Firefox: Doing it for love
Published: 19 Jul 2005 14:05 BST
This is how grassroots marketing works — small groups of people doing something in their area. A lot of this won't get into national papers, although we do have a couple of large projects planned.
I don't want to manage from the top down, saying, "I'm Asa, here's a project I want you to do." I would rather a group of kids in India said: "Lets get Firefox on an open source CD that the government is going to distribute across the country". We helped them campaign to get it on a CD. That's the kind of thing I want to support.

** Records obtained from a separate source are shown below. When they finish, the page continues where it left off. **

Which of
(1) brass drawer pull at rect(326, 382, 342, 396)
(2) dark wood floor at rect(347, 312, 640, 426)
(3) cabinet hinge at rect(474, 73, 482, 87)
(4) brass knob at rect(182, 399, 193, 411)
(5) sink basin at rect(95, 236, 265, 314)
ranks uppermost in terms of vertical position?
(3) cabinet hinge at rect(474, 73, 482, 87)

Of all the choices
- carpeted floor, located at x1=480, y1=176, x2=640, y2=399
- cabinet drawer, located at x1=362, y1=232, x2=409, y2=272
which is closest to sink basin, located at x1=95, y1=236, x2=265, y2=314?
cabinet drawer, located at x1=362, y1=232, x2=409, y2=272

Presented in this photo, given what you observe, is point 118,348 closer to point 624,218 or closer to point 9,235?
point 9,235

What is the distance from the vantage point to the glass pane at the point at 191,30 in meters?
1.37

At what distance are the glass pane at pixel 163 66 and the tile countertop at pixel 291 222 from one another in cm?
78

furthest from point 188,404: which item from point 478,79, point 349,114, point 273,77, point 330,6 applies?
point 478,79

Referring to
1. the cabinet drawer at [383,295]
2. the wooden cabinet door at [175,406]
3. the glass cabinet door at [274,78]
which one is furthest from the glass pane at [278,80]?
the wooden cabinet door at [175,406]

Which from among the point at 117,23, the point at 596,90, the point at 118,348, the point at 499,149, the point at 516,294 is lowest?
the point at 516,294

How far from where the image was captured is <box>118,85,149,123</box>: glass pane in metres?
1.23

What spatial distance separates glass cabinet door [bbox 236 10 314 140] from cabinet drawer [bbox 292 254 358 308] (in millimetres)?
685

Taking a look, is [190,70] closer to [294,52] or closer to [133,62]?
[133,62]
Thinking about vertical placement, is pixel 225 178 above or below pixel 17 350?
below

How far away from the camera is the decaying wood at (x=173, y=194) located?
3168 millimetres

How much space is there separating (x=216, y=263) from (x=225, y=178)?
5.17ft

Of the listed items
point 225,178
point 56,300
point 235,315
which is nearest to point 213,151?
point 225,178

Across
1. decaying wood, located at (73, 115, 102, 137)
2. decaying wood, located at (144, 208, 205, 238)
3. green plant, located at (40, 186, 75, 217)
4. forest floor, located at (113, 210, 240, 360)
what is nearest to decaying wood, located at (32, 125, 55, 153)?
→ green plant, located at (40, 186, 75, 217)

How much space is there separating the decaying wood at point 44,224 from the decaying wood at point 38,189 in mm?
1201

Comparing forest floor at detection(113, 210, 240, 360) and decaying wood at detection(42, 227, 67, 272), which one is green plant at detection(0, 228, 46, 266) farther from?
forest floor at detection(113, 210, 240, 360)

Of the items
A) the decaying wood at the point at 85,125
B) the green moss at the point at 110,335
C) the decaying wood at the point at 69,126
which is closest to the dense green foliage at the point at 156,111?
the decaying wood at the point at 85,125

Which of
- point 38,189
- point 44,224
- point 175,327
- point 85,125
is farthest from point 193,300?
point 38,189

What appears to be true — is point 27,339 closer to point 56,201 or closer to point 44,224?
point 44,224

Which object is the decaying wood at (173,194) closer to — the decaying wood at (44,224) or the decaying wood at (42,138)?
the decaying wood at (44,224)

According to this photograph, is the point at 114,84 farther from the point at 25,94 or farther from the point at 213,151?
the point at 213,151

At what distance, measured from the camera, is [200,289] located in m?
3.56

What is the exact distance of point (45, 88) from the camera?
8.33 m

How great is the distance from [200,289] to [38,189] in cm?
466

A representative of the Welsh Parliament recently made a proclamation to the parliament that they should be using Firefox. He sent me the minutes — it's now in their formal and permanent documentation. This is the kind of thing I would never have thought of. If you filter up from the bottom, good ideas will surface — much better than we can think of.
Why do you think that grassroots marketing is so effective?
When hundreds of thousands of people are doing it, it's more powerful than corporate marketing. For example, if I have a choice between listening to Sony tell me how great their walkman is, or hundreds of thousands of Sony users telling me how great the walkman is, I'd trust the real people over a marketing department any day.
We have real people who wouldn't say something if our product wasn't good. It takes a lot of repetition with a banner ad online, or a jingle on the TV — they need to keep hammering it to make a sale. When it's your best friend or neighbour it doesn't take any hammering.
The open source community generally has problems encouraging women to participate. Is it mostly men getting involved with SpreadFirefox?
We don't have any numbers on that as we don't ask about genders. Based on the interactions that I have had with people it seems that we have a much broader mix of females and males in the SpreadFirefox community than we do in the development and QA community; among developers there are several female developers out of hundreds; in QA, out of thousands there are hundreds of women; in marketing, of the 10 people who we recently gave awards to, three were women.
We have always had a global base, but it's nice to see we're growing the female component of the community, and the age component is also spreading — a lot of kids are spreading Firefox in their school. That's one of things I like about SpreadFirefox — it's very inclusive. It's fun to work in a community that's really dynamic and diverse.
Why do you think Firefox was successful?
A lot of things came together at the same time. Microsoft had disbanded its IE team. The web changed so there were more pop ups, spyware and viruses. People like my mum didn't like going on the web any more as they thought bad things happened there. Firefox took a lot of that pain away — you could go on web without being afraid of pop-ups trying to trick you into downloading spyware.
At the time 1.0 was released enough Web sites were becoming compatible. Our own rendering technologies were getting up to speed. This meant that when a user sat down with Firefox, the Web just worked.
Firefox was also becoming easier to use and getting smaller. Ben Goodger [the lead Firefox engineer] implemented some awesome installation tools so you could copy over your favourites, settings etc. It made Firefox seem like an upgrade for IE.